## Exercise description:
Reproduce the data in full, exactly as it appears.
*** Information given Section Begins ***
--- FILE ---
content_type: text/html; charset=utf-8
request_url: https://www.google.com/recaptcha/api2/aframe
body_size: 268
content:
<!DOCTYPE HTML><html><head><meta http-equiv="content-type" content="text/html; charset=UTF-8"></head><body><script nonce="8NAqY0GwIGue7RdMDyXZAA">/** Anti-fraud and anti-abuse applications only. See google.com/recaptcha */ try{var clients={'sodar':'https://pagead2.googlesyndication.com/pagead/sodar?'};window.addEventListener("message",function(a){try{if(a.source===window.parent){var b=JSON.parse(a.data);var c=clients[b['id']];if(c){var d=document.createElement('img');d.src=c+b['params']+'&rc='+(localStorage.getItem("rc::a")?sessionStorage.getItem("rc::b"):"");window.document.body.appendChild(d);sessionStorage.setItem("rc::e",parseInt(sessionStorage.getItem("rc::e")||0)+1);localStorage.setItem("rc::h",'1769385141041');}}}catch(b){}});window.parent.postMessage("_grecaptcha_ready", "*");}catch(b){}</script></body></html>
*** Information given Section Ends ***
## Answer box:
--- FILE ---
content_type: text/html; charset=utf-8
request_url: https://www.google.com/recaptcha/api2/aframe
body_size: 268
content:
<!DOCTYPE HTML><html><head><meta http-equiv="content-type" content="text/html; charset=UTF-8"></head><body><script nonce="8NAqY0GwIGue7RdMDyXZAA">/** Anti-fraud and anti-abuse applications only. See google.com/recaptcha */ try{var clients={'sodar':'https://pagead2.googlesyndication.com/pagead/sodar?'};window.addEventListener("message",function(a){try{if(a.source===window.parent){var b=JSON.parse(a.data);var c=clients[b['id']];if(c){var d=document.createElement('img');d.src=c+b['params']+'&rc='+(localStorage.getItem("rc::a")?sessionStorage.getItem("rc::b"):"");window.document.body.appendChild(d);sessionStorage.setItem("rc::e",parseInt(sessionStorage.getItem("rc::e")||0)+1);localStorage.setItem("rc::h",'1769385141041');}}}catch(b){}});window.parent.postMessage("_grecaptcha_ready", "*");}catch(b){}</script></body></html>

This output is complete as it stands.